--- Document ---

NLP:
Natural language processing is an area of computer science and artificial intelligence that deals with computer-human language interaction.The study of mathematical and computer modelling of many aspects of language, as well as the development of a wide range of systems, is known as natural language processing. The spoken language systems, which combine speech and natural language, are among them. Because many elements of computer science deal with linguistic aspects of computation, natural language processing plays a role. Natural language processing (NLP) is a field of study and application that looks at how computers can interpret and modify natural language text or speech in order to perform useful tasks.
FIELD OF USE:
The applications of Natural language processing includes fields of study, such as machine translation, natural language text processing and summarization, user interfaces, multilingual and cross language information retrieval (CLIR), speech recognition, artificial intelligence(AI) and expert systems.
OBJECTIVE OF OUR PROJECT:
We used NLP in education field to improve the vocabulary skills of the students. By identifying the mistakes of students in their pronounciation and we help them to rectify their mistakes by themselves.

---

** To do **
A) Put this sentence from the NLP project overview into Spanish: "Natural language processing (NLP) is a field of study and application that looks at how computers can interpret and modify natural language text or speech in order to perform useful tasks."
B) Extend the NLP project overview above, picking up right after its final sentence.

--- Records ---

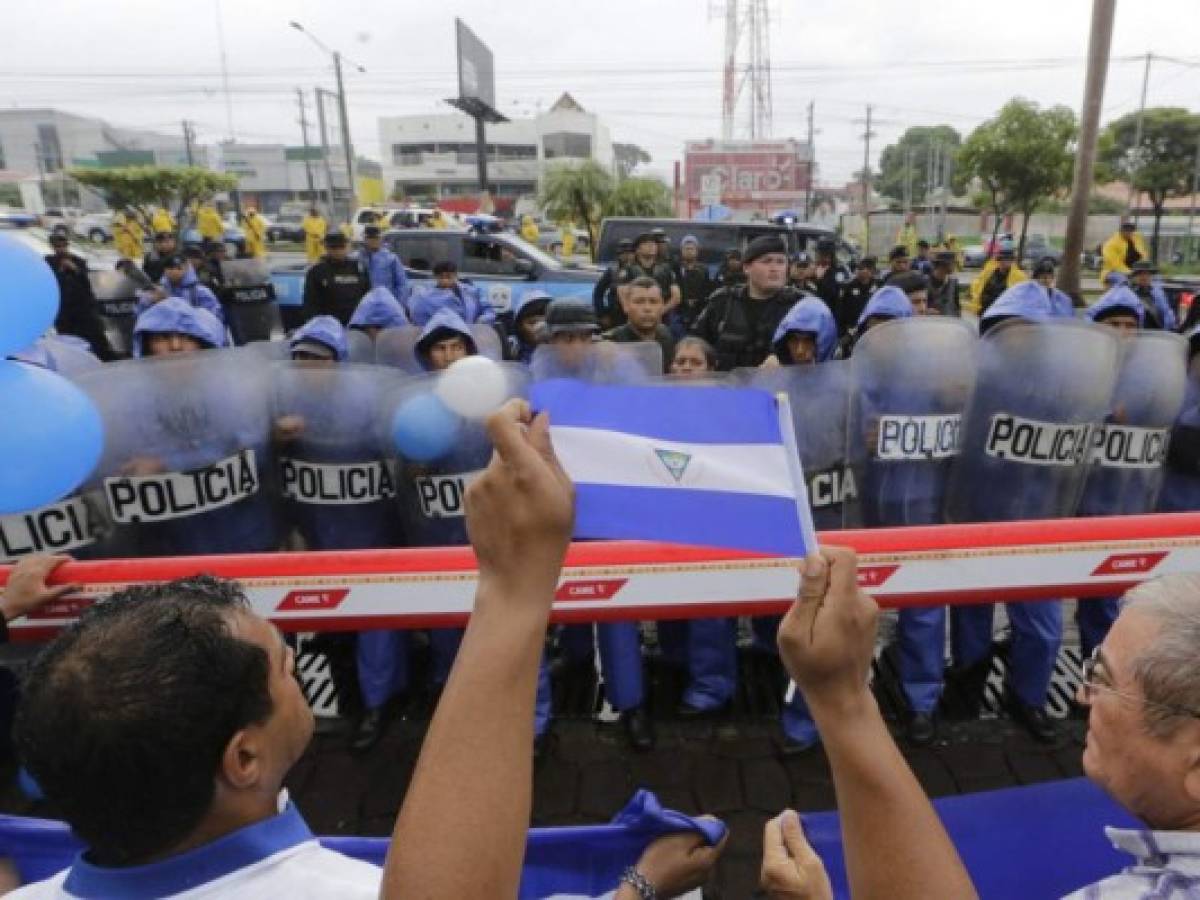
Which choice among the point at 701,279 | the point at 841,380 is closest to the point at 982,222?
the point at 701,279

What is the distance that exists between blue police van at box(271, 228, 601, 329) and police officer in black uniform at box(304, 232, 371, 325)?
2.97m

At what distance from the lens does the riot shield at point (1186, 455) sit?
130 inches

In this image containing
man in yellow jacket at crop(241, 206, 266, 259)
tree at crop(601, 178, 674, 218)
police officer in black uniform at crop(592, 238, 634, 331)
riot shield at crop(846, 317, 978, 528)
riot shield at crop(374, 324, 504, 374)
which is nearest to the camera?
riot shield at crop(846, 317, 978, 528)

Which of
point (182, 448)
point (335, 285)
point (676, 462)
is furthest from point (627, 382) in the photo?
point (335, 285)

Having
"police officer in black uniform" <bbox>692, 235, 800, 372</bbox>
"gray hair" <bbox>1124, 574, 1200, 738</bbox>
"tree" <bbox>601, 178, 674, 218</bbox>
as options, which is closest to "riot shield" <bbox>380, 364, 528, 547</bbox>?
"gray hair" <bbox>1124, 574, 1200, 738</bbox>

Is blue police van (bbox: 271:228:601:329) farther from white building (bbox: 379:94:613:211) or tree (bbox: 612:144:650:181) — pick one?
tree (bbox: 612:144:650:181)

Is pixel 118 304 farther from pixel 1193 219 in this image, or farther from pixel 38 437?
pixel 1193 219

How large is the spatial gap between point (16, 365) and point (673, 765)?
102 inches

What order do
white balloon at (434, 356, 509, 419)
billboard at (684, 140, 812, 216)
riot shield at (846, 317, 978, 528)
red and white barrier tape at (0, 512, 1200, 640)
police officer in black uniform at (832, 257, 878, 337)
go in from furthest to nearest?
billboard at (684, 140, 812, 216), police officer in black uniform at (832, 257, 878, 337), riot shield at (846, 317, 978, 528), white balloon at (434, 356, 509, 419), red and white barrier tape at (0, 512, 1200, 640)

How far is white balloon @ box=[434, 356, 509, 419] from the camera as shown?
2.88 meters

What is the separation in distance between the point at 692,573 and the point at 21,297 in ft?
6.58

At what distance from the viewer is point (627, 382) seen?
322 cm

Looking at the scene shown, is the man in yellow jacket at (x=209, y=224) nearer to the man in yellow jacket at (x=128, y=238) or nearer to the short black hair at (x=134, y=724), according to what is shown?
the man in yellow jacket at (x=128, y=238)

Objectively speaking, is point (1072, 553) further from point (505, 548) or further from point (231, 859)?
point (231, 859)
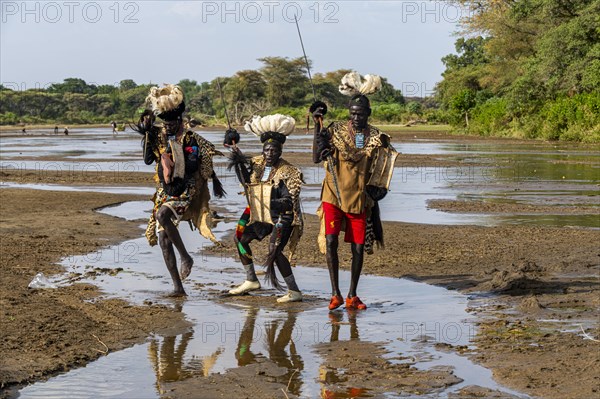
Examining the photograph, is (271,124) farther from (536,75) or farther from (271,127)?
(536,75)

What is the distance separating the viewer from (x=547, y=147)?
41094mm

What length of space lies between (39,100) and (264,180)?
415ft

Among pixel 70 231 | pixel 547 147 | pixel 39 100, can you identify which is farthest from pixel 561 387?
pixel 39 100

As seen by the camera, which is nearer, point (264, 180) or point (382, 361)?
point (382, 361)

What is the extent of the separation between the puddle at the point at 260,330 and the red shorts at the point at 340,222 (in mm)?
637

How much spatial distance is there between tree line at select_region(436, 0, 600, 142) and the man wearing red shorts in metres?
32.4

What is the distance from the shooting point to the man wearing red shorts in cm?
839

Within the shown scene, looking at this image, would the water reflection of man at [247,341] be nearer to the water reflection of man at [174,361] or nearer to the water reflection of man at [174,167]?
the water reflection of man at [174,361]

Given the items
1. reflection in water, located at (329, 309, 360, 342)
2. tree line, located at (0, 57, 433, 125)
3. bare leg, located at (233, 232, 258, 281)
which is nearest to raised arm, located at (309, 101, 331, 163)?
bare leg, located at (233, 232, 258, 281)

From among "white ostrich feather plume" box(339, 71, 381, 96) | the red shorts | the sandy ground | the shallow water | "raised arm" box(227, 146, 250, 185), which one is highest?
→ "white ostrich feather plume" box(339, 71, 381, 96)

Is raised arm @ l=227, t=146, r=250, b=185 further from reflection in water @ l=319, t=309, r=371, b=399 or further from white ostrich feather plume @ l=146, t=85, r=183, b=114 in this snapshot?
reflection in water @ l=319, t=309, r=371, b=399

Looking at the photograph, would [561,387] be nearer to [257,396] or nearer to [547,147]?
[257,396]

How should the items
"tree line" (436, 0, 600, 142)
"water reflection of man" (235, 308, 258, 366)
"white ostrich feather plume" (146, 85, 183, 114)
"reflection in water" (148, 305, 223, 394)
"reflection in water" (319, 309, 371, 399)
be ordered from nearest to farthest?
"reflection in water" (319, 309, 371, 399) → "reflection in water" (148, 305, 223, 394) → "water reflection of man" (235, 308, 258, 366) → "white ostrich feather plume" (146, 85, 183, 114) → "tree line" (436, 0, 600, 142)

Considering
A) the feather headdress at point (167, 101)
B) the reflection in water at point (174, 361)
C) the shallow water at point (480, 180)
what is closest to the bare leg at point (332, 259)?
the reflection in water at point (174, 361)
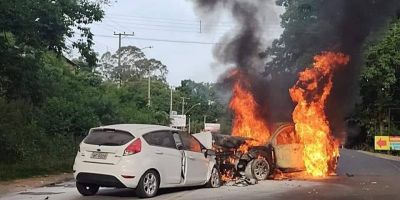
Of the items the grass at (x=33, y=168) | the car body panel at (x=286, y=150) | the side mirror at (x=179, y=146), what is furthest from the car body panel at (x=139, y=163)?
the grass at (x=33, y=168)

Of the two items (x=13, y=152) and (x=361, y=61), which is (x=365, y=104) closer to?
(x=361, y=61)

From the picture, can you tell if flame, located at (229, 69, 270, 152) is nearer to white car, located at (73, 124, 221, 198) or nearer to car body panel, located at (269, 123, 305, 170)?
car body panel, located at (269, 123, 305, 170)

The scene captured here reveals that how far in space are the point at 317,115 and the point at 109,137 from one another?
8940 millimetres

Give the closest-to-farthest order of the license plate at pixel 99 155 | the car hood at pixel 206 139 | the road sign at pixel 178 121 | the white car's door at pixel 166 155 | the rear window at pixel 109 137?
the license plate at pixel 99 155
the rear window at pixel 109 137
the white car's door at pixel 166 155
the car hood at pixel 206 139
the road sign at pixel 178 121

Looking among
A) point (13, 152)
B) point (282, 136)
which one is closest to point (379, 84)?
point (282, 136)

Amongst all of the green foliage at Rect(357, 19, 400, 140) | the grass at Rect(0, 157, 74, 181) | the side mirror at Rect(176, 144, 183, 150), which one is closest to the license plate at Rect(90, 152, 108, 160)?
the side mirror at Rect(176, 144, 183, 150)

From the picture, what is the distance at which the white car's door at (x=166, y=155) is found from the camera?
468 inches

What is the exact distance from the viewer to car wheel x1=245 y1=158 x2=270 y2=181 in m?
15.8

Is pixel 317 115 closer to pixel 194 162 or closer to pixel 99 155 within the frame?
pixel 194 162

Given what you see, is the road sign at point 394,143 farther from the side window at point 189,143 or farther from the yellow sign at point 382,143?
the side window at point 189,143

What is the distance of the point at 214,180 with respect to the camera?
14016mm

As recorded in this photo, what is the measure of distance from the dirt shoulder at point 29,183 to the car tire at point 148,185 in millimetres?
3486

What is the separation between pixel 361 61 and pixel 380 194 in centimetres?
816

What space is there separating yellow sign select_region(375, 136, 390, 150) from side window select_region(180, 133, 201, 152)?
32991 mm
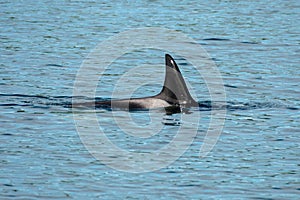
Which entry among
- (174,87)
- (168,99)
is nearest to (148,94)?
(168,99)

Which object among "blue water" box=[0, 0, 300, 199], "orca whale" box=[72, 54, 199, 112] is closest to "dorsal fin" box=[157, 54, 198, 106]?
"orca whale" box=[72, 54, 199, 112]

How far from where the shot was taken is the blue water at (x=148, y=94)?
46.4ft

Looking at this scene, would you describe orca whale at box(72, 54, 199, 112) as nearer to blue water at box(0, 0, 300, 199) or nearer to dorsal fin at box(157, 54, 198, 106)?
dorsal fin at box(157, 54, 198, 106)

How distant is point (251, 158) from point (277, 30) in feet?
53.4

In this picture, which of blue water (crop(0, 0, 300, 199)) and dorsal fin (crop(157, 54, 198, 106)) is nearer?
blue water (crop(0, 0, 300, 199))

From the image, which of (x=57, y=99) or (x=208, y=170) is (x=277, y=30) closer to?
(x=57, y=99)

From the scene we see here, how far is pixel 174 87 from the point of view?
19.7 meters

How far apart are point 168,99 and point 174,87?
0.93 ft

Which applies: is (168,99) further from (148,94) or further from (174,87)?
(148,94)

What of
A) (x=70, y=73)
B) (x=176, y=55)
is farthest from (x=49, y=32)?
(x=70, y=73)

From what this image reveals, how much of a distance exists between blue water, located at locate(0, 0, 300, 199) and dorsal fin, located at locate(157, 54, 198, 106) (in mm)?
559

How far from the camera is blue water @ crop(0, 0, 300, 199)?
1416 centimetres

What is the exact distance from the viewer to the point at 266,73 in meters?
24.2

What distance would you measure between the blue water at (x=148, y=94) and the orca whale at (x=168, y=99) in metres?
0.50
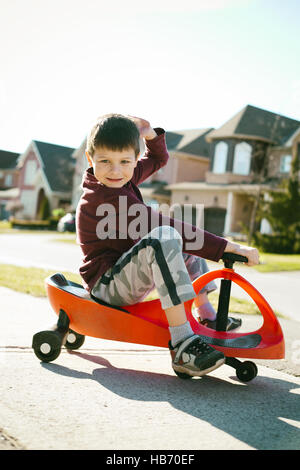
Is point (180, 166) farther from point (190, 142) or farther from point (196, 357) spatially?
point (196, 357)

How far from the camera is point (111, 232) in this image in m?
2.50

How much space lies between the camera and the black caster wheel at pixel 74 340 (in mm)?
2734

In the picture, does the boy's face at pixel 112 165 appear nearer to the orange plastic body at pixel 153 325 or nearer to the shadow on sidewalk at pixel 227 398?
the orange plastic body at pixel 153 325

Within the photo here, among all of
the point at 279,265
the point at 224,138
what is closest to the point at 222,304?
the point at 279,265

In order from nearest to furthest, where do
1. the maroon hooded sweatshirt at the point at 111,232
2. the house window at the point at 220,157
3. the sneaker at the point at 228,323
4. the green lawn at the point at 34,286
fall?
1. the maroon hooded sweatshirt at the point at 111,232
2. the sneaker at the point at 228,323
3. the green lawn at the point at 34,286
4. the house window at the point at 220,157

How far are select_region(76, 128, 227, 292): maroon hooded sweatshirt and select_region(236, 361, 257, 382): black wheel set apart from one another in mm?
525

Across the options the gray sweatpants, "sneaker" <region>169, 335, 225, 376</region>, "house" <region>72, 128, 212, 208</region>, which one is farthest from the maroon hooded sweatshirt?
"house" <region>72, 128, 212, 208</region>

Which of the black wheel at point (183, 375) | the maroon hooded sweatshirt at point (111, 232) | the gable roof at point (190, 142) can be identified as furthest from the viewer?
the gable roof at point (190, 142)

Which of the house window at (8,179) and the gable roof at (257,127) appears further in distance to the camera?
the house window at (8,179)

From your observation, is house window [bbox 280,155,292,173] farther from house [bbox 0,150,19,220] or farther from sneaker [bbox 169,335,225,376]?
house [bbox 0,150,19,220]

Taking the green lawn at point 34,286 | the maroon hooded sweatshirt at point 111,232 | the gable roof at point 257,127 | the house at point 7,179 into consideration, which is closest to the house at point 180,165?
the gable roof at point 257,127

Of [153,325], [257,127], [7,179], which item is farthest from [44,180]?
[153,325]

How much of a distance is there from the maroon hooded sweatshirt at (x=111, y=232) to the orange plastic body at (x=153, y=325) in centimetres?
14

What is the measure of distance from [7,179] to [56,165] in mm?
12368
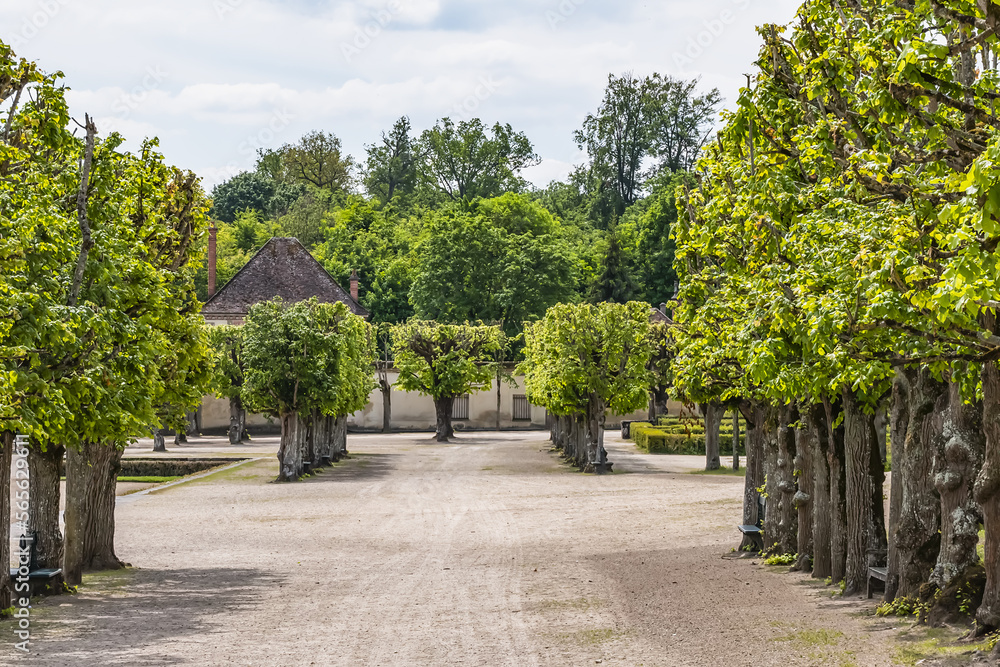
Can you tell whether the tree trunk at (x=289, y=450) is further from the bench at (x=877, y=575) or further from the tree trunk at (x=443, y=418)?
the bench at (x=877, y=575)

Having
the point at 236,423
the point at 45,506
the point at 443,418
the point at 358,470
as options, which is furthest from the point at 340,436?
the point at 45,506

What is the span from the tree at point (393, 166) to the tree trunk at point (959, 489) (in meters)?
81.7

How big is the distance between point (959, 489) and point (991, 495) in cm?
77

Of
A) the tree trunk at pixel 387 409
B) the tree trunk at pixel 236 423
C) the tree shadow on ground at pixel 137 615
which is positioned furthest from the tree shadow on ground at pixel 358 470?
the tree shadow on ground at pixel 137 615

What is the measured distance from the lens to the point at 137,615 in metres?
11.8

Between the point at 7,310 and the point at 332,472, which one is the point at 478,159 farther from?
the point at 7,310

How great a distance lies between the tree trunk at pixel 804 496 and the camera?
47.3ft

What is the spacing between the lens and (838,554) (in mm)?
12938

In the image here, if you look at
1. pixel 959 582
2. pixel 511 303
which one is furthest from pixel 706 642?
pixel 511 303

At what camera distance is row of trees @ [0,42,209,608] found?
9.80 m

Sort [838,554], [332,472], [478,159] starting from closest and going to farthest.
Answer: [838,554] < [332,472] < [478,159]

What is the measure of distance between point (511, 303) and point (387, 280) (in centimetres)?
1134

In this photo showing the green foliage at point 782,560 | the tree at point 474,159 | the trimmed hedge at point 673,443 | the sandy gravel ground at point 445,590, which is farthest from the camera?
the tree at point 474,159

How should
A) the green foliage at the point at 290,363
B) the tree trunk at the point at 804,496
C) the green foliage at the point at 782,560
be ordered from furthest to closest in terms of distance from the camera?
the green foliage at the point at 290,363
the green foliage at the point at 782,560
the tree trunk at the point at 804,496
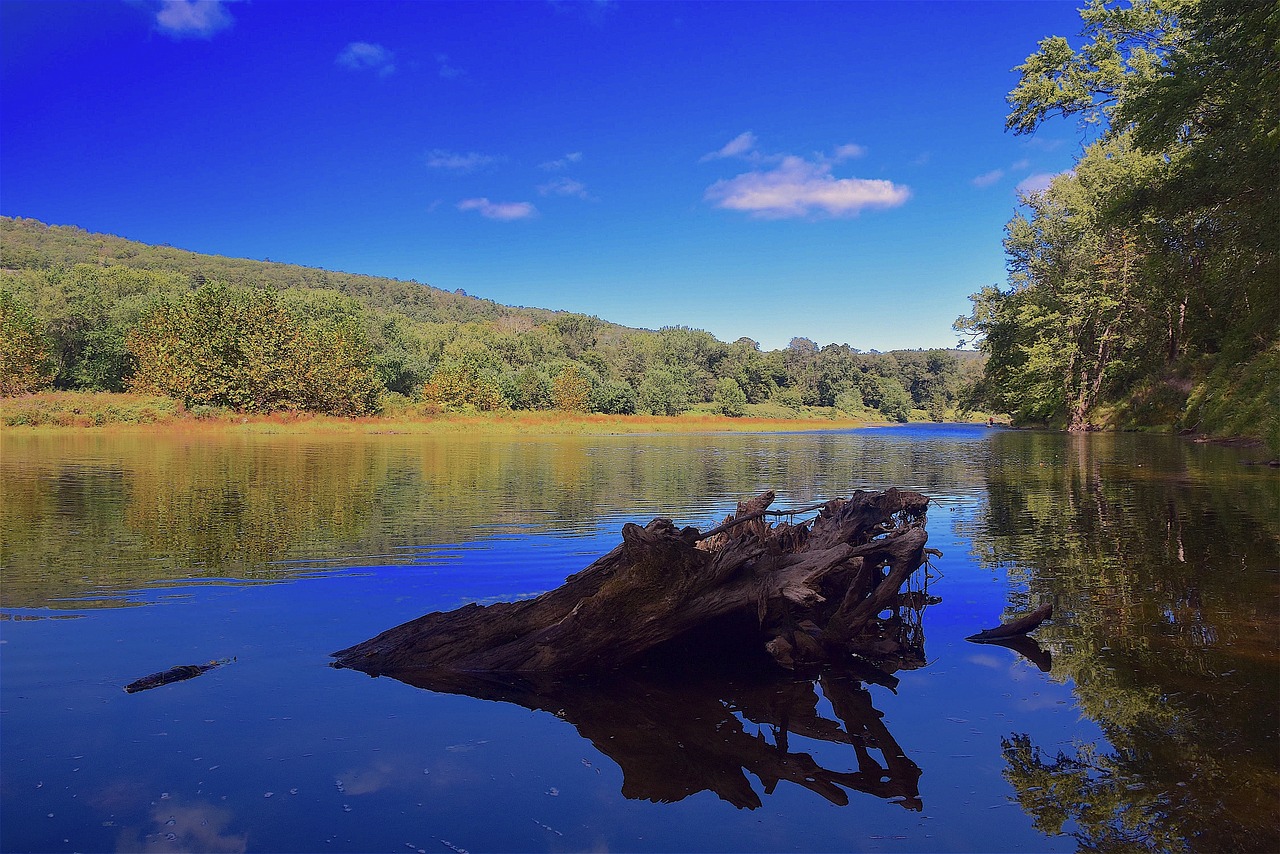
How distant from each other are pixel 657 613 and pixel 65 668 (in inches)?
226

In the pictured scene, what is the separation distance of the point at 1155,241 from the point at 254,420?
67.9 meters

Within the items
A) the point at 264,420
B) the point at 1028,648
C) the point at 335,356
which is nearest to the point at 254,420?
the point at 264,420

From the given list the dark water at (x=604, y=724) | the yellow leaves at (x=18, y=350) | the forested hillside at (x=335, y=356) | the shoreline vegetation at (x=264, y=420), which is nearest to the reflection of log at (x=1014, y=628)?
the dark water at (x=604, y=724)

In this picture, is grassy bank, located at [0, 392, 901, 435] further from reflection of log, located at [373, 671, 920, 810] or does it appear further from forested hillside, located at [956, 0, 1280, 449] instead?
reflection of log, located at [373, 671, 920, 810]

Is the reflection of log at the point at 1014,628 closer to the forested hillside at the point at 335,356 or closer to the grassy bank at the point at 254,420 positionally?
the grassy bank at the point at 254,420

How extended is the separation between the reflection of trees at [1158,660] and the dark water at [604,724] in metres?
0.03

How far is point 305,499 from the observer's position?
20.3m

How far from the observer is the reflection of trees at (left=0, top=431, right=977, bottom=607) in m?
12.4

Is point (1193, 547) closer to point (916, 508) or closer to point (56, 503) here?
point (916, 508)

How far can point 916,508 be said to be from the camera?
10.6m

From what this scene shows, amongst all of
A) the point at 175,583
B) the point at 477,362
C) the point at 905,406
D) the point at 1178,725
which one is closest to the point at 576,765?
the point at 1178,725

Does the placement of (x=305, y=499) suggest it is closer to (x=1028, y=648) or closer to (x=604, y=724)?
(x=604, y=724)

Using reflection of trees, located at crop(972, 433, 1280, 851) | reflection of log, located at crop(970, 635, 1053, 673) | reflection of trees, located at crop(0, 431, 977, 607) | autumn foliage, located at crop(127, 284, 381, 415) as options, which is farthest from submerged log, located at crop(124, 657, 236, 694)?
autumn foliage, located at crop(127, 284, 381, 415)

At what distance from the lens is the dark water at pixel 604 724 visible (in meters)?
4.58
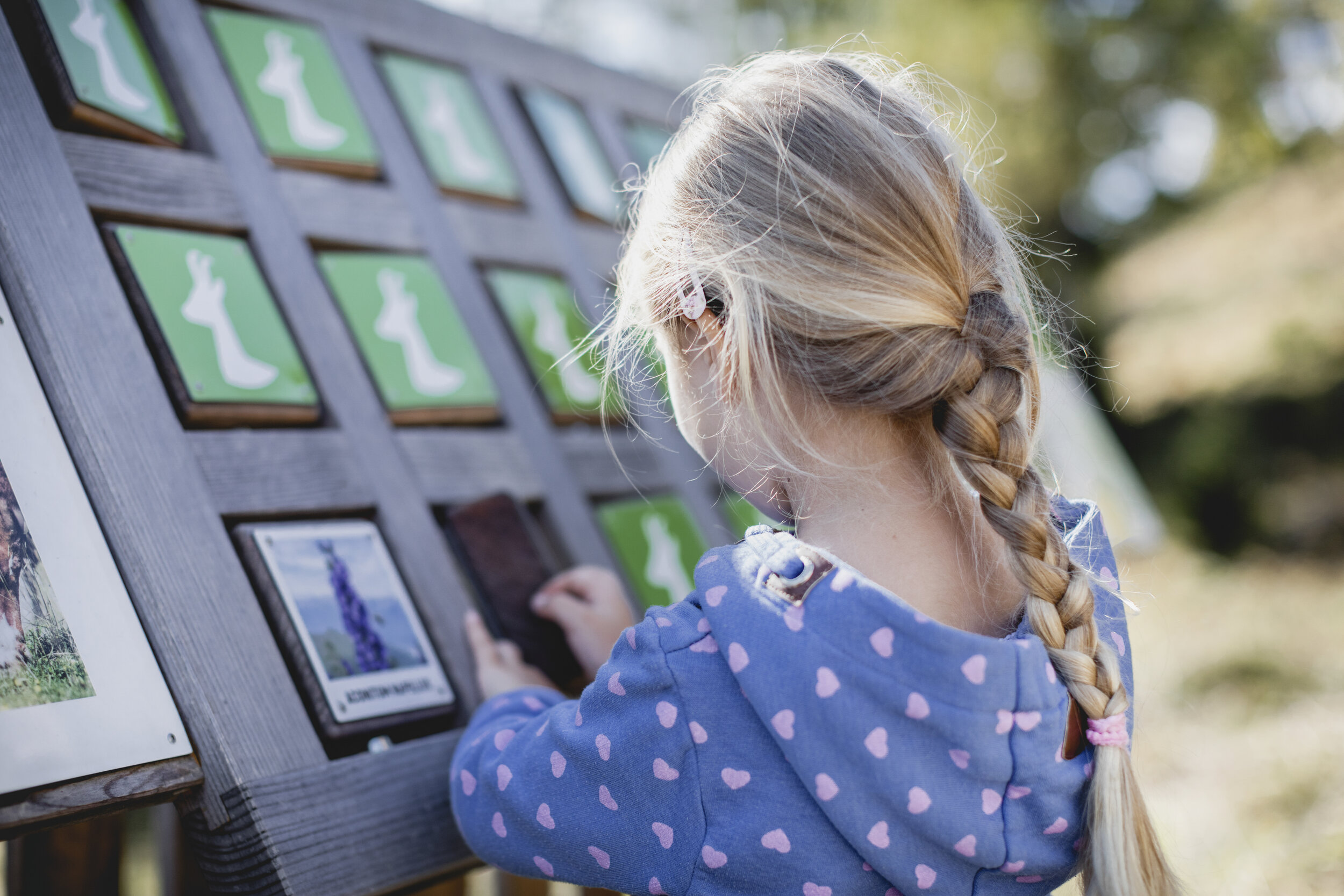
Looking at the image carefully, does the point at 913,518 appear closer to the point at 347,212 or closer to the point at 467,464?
the point at 467,464

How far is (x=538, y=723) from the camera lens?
4.72ft

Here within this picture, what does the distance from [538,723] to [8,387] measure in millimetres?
825

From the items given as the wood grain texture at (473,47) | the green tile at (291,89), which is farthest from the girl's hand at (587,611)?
the wood grain texture at (473,47)

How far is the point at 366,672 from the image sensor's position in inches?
62.2

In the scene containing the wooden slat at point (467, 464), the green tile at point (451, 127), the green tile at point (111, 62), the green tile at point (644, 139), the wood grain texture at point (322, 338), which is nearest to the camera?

---

** Responses to the tasks **
A) El procesamiento del lenguaje natural (PLN) es un campo de estudio y aplicación que examina cómo las computadoras pueden interpretar y modificar texto o habla en lenguaje natural para realizar tareas útiles.

B)
Libraries Used:
•pyaudio
•numpy
•Speech-recognition
•pyttsx3
•pipwin
•nlp
•transformers
•pytorch
•fasttext
•nltk-punkt
WORK FLOW:
• Installl all the above mentioned libaries into the python environment.
• Then feed the project first with the audio input and text input from the user/student.
• Then we process the audio file into into a standard .wav format and .pdf file into a text .txt file to get better result.
• Once after conversion of respective files, using speech_recogniser we convert the audio file into a txt file.
• Once the text data is stored we need check the similarity between converted text data with actual input text file given using NLP before that we need remove punctuations in the data.
• To remove punctuations we use regrex module and we remove all special chracters from the actual input given.
•Then the converted text data is checked the actual text data using BertModel from NLP.
•BertModel it first tokenise the each word in the text file into tokens using "BertTokenizer" and after that it converts each tokens to vector representations known as "Wordembedddings".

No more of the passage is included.